**Task**
Somewhere below are a line with "Y SOPORTE LATERAL" and a later line with "(Hyponymes)". Output exactly those lines and all lines between them.

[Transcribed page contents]
---
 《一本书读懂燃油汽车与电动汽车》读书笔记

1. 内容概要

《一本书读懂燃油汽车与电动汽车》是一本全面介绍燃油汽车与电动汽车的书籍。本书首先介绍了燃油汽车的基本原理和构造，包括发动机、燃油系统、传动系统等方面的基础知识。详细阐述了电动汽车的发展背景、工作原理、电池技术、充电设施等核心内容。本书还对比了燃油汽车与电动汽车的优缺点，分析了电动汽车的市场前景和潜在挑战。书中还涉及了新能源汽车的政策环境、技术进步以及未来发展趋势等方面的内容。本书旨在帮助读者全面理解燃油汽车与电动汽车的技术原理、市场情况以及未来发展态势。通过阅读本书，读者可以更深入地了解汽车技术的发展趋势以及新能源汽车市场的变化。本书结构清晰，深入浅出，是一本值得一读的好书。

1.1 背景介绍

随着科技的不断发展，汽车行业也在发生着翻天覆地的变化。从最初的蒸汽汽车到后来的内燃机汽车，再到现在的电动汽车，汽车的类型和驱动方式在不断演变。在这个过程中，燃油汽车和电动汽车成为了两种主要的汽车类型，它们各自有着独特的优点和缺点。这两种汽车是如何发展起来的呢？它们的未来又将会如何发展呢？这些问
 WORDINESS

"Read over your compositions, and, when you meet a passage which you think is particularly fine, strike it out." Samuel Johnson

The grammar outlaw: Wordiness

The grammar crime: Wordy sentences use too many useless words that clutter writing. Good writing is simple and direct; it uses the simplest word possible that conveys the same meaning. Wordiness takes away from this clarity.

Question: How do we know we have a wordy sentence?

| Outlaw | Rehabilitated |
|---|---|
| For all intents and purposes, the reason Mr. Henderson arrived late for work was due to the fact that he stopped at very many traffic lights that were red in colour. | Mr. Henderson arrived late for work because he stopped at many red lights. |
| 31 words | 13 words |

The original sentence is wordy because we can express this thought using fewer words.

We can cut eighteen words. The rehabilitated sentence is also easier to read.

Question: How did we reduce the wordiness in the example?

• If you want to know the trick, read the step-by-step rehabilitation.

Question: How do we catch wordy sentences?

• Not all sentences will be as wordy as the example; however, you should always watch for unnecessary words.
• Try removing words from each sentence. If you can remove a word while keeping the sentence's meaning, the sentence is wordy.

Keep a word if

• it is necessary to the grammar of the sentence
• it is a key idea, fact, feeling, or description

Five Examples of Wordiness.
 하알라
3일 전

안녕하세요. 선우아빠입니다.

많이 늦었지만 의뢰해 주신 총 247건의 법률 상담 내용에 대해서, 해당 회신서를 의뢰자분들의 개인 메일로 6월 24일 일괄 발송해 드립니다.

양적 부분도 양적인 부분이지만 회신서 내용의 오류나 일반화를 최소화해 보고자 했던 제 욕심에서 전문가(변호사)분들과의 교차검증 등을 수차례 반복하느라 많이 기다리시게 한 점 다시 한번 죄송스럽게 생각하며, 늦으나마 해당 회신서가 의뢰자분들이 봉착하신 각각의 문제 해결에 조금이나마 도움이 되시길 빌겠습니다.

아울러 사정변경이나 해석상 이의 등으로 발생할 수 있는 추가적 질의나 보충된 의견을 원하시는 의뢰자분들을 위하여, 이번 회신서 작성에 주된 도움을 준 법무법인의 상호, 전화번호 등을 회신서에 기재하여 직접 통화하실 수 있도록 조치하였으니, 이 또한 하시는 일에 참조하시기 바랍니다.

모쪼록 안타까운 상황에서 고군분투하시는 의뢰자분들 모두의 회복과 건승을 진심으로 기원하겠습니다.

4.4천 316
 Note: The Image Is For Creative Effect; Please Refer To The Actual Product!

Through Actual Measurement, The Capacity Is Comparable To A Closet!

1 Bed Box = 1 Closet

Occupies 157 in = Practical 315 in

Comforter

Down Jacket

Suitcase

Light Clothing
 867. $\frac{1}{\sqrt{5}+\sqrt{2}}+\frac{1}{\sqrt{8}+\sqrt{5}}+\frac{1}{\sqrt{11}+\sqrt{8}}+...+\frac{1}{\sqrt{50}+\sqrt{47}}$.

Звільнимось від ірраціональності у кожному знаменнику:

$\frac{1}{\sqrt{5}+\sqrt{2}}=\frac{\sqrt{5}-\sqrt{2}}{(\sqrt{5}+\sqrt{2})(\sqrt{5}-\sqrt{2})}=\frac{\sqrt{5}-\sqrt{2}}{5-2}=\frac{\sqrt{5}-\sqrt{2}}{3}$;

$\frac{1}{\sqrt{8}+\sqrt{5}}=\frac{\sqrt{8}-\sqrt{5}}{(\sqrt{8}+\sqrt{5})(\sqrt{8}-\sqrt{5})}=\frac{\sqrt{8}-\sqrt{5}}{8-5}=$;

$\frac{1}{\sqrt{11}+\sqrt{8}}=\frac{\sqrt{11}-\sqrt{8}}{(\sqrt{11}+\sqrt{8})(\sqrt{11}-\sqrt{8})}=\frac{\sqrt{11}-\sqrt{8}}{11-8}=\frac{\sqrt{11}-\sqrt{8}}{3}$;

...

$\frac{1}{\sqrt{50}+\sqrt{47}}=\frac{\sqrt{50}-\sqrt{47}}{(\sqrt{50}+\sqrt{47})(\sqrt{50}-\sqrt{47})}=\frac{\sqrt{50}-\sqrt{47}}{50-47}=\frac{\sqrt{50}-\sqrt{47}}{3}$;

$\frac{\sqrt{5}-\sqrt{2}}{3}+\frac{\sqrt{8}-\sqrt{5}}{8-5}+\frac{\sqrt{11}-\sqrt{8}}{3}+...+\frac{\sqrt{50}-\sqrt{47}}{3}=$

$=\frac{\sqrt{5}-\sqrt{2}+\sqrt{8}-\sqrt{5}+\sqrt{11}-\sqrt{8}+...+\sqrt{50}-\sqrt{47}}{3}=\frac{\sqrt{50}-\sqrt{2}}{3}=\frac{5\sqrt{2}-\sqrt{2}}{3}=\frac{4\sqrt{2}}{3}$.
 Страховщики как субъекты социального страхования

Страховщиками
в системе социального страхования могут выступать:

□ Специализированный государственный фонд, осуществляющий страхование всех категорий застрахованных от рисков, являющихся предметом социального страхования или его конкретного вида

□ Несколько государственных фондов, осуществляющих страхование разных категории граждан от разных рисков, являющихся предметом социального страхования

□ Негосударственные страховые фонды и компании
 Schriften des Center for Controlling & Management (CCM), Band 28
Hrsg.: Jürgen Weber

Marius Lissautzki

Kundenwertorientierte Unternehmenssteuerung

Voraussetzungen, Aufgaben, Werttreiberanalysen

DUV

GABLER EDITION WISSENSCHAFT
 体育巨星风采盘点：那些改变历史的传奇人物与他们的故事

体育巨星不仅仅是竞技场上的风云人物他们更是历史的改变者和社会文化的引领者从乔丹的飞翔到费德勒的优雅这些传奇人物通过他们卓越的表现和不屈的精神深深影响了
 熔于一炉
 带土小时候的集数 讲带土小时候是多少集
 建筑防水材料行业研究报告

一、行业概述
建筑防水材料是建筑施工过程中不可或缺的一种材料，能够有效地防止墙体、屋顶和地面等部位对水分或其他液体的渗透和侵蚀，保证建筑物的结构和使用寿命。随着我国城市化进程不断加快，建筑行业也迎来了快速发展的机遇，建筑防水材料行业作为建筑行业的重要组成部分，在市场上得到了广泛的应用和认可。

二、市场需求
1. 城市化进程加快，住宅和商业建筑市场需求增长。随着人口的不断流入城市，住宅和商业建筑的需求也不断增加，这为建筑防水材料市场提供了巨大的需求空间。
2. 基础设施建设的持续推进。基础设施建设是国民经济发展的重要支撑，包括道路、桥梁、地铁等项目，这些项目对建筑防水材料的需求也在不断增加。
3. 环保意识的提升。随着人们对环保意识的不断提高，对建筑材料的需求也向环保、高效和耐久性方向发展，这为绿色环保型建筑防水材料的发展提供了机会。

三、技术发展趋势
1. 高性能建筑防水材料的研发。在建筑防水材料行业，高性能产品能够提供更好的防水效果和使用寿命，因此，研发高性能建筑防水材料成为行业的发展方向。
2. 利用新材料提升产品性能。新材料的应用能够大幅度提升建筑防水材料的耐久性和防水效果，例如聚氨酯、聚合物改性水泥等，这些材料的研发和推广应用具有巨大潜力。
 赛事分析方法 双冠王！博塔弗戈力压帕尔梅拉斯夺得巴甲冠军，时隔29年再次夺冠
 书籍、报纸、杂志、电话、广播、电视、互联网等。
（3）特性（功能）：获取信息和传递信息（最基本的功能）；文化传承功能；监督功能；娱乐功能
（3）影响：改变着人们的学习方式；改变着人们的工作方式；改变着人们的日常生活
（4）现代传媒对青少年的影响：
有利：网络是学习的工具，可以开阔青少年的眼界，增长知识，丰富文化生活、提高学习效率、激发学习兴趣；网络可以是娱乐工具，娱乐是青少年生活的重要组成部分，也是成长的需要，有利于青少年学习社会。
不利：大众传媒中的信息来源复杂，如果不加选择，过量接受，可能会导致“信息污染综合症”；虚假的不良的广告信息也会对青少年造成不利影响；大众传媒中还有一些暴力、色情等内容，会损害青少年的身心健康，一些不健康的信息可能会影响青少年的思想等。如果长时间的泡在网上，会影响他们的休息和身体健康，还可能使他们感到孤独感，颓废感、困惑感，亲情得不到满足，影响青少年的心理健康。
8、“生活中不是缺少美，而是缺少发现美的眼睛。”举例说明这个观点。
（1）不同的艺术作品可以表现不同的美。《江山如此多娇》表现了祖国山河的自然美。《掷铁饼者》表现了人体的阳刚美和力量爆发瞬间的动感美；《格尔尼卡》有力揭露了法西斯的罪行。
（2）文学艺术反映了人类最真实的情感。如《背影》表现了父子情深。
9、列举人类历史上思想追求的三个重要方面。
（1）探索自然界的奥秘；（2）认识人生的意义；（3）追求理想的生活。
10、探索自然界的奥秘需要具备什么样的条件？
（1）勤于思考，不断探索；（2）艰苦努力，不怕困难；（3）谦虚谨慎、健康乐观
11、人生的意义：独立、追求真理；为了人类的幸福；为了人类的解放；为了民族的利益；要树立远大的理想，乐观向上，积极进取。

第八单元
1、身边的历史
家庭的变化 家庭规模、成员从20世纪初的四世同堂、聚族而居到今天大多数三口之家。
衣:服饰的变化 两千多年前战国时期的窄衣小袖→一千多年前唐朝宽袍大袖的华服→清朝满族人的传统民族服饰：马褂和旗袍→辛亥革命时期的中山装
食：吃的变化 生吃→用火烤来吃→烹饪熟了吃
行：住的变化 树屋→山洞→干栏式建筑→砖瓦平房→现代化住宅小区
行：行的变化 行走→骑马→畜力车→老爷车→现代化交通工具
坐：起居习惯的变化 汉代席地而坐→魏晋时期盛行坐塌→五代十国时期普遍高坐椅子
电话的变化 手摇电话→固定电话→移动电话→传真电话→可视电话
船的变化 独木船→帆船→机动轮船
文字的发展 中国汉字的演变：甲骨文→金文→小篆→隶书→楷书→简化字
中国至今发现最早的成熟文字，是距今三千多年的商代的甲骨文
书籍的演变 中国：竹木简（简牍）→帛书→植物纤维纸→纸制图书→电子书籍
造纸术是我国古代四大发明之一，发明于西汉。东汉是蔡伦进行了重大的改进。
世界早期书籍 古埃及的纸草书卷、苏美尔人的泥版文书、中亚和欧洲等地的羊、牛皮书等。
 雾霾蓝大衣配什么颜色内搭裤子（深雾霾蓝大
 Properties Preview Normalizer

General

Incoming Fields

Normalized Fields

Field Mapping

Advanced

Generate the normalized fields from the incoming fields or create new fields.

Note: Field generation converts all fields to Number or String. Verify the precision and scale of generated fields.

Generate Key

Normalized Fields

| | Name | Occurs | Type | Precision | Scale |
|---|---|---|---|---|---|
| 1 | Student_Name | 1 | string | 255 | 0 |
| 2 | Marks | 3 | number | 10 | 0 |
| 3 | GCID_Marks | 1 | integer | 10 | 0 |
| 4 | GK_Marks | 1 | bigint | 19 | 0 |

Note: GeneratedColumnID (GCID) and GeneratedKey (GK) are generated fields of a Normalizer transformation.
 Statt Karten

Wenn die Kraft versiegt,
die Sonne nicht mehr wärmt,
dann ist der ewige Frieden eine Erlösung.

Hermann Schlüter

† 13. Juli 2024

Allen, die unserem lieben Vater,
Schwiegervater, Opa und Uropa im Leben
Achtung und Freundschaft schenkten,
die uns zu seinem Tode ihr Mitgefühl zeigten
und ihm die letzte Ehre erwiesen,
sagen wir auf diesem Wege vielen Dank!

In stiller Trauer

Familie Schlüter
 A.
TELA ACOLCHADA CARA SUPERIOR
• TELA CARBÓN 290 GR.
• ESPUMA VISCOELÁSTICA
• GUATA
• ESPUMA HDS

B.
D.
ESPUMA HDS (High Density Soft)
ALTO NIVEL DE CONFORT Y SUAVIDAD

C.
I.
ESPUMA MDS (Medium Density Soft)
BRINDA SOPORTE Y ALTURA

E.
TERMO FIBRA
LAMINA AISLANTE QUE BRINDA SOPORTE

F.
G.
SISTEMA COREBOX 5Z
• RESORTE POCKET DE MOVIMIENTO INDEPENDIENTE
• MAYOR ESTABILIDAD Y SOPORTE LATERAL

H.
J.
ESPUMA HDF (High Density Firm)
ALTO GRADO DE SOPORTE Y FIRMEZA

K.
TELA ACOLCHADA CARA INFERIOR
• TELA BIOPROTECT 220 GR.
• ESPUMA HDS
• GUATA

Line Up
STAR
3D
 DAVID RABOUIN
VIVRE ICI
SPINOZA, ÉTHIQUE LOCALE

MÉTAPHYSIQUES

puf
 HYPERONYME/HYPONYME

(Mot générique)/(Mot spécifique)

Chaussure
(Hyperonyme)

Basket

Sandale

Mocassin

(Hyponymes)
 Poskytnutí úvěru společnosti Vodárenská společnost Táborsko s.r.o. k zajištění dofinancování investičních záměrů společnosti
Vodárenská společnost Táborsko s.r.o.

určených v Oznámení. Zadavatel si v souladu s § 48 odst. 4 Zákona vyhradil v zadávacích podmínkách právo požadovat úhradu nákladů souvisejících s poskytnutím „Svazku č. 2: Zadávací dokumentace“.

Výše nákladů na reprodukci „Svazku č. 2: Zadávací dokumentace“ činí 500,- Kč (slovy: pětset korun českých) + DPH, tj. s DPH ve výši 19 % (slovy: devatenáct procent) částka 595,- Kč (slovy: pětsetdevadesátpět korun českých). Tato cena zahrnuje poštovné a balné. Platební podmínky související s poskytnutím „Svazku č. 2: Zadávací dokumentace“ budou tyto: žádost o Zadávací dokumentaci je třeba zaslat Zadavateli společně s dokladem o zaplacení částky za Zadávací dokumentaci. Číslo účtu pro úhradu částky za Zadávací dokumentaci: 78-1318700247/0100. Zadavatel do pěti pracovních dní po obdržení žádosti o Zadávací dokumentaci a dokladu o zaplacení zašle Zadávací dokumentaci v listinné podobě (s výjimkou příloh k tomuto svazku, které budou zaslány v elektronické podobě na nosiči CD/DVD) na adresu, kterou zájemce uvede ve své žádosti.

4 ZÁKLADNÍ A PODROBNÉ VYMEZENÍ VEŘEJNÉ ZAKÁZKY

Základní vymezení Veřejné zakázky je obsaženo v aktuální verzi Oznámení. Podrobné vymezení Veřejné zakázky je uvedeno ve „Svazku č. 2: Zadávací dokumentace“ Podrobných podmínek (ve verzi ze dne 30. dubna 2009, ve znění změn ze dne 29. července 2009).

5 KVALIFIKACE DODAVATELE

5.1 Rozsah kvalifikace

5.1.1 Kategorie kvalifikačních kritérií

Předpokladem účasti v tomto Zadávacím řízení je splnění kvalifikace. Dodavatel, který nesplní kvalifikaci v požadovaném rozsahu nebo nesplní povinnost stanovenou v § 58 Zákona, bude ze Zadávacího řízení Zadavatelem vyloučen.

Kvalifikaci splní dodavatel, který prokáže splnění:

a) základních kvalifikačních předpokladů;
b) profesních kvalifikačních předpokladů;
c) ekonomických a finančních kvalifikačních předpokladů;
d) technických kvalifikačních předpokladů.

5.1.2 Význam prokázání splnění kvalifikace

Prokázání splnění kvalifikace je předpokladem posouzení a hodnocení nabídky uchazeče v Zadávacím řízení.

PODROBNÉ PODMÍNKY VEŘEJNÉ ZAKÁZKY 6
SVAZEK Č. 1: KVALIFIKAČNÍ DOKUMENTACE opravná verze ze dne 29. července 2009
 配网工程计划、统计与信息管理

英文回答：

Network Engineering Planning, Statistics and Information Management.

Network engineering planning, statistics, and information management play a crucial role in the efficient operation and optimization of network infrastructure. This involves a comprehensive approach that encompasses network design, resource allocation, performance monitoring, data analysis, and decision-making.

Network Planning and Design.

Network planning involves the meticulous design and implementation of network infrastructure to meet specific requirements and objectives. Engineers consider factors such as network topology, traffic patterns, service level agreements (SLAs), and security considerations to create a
---
**Response for this exercise**
• MAYOR ESTABILIDAD Y SOPORTE LATERAL

H.
J.
ESPUMA HDF (High Density Firm)
ALTO GRADO DE SOPORTE Y FIRMEZA

K.
TELA ACOLCHADA CARA INFERIOR
• TELA BIOPROTECT 220 GR.
• ESPUMA HDS
• GUATA

Line Up
STAR
3D
 DAVID RABOUIN
VIVRE ICI
SPINOZA, ÉTHIQUE LOCALE

MÉTAPHYSIQUES

puf
 HYPERONYME/HYPONYME

(Mot générique)/(Mot spécifique)

Chaussure
(Hyperonyme)

Basket

Sandale

Mocassin

(Hyponymes)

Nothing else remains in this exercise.